Scraped caption text data
· · ·

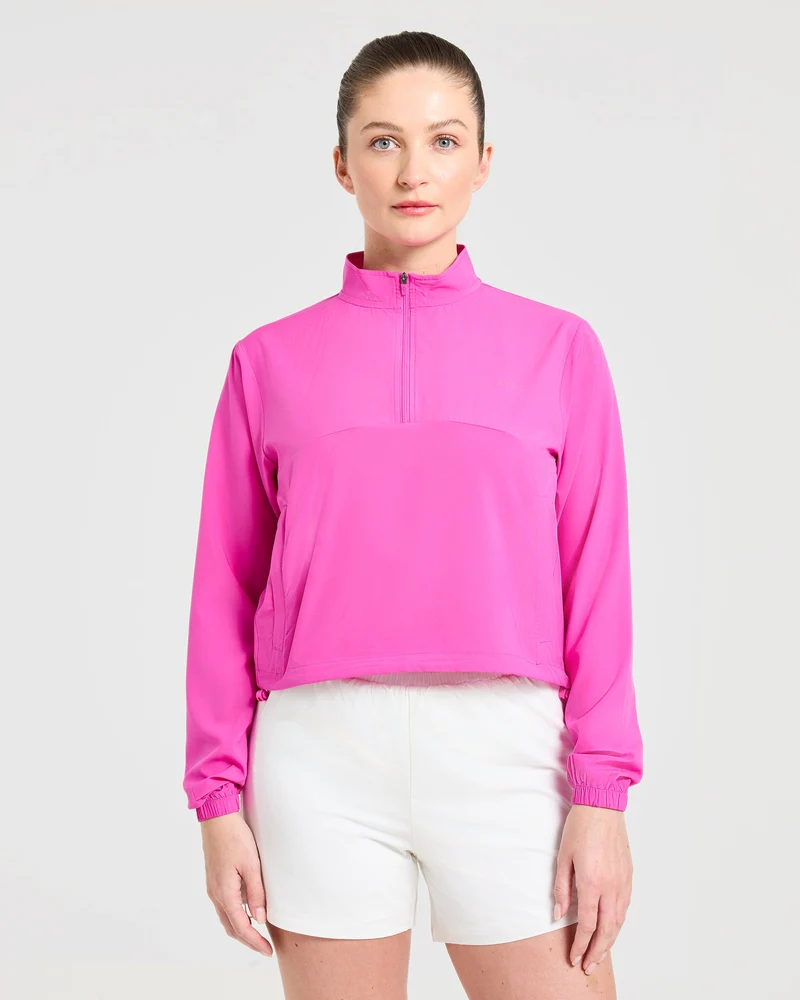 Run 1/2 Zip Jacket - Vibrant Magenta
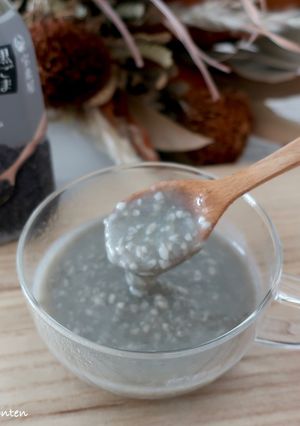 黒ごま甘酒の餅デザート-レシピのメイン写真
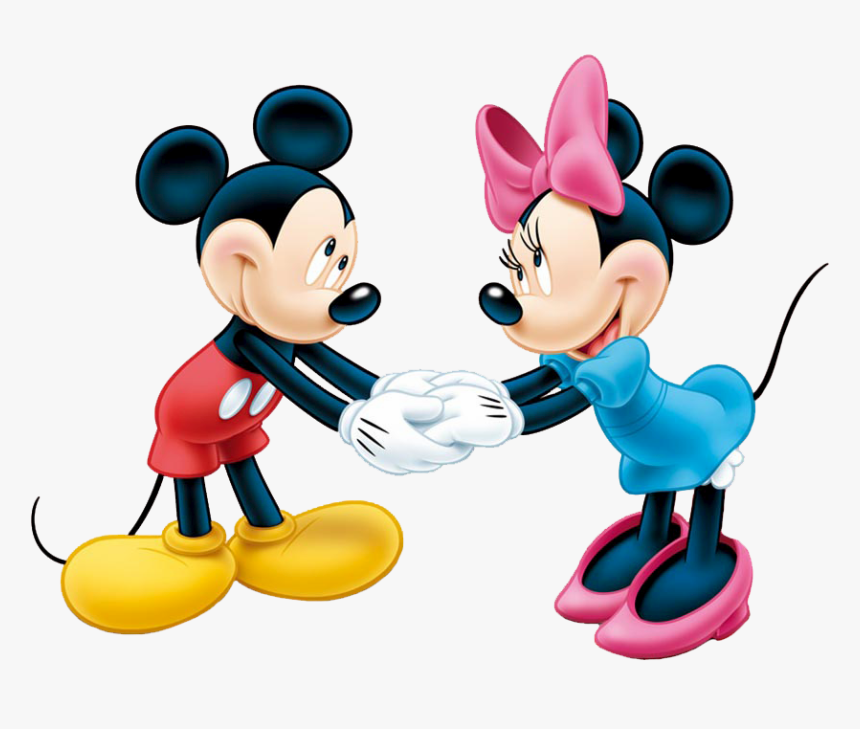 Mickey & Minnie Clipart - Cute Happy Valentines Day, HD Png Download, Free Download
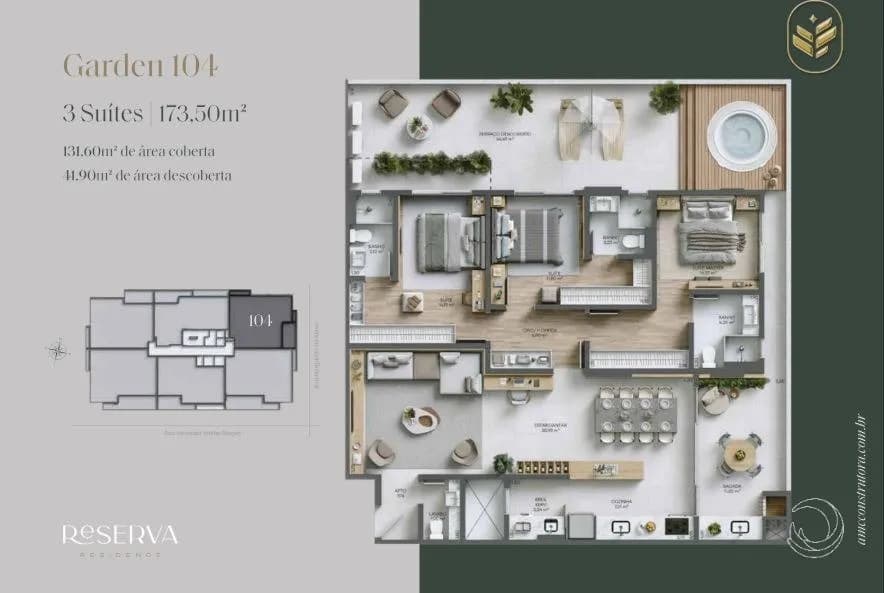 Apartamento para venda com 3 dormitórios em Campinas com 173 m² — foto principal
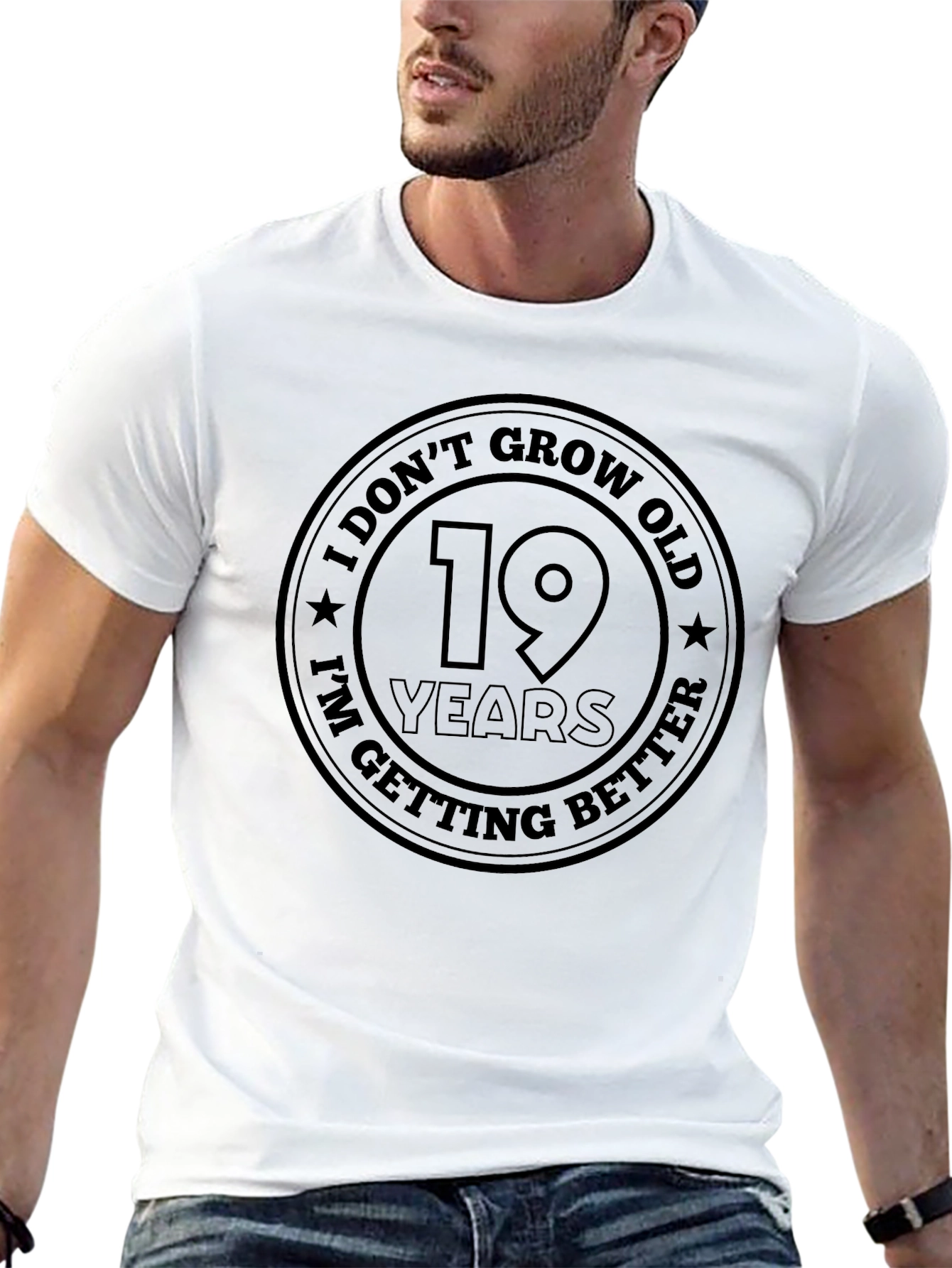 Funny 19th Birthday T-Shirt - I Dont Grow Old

· · ·

> [What to work on]: Update the data by replacing every "Download" with "Save" and keep everything else unchanged. Leave the pictures out of your answer.

> [Result of the exercise]:
 Run 1/2 Zip Jacket - Vibrant Magenta
 黒ごま甘酒の餅デザート-レシピのメイン写真
 Mickey & Minnie Clipart - Cute Happy Valentines Day, HD Png Save, Free Save
 Apartamento para venda com 3 dormitórios em Campinas com 173 m² — foto principal
 Funny 19th Birthday T-Shirt - I Dont Grow Old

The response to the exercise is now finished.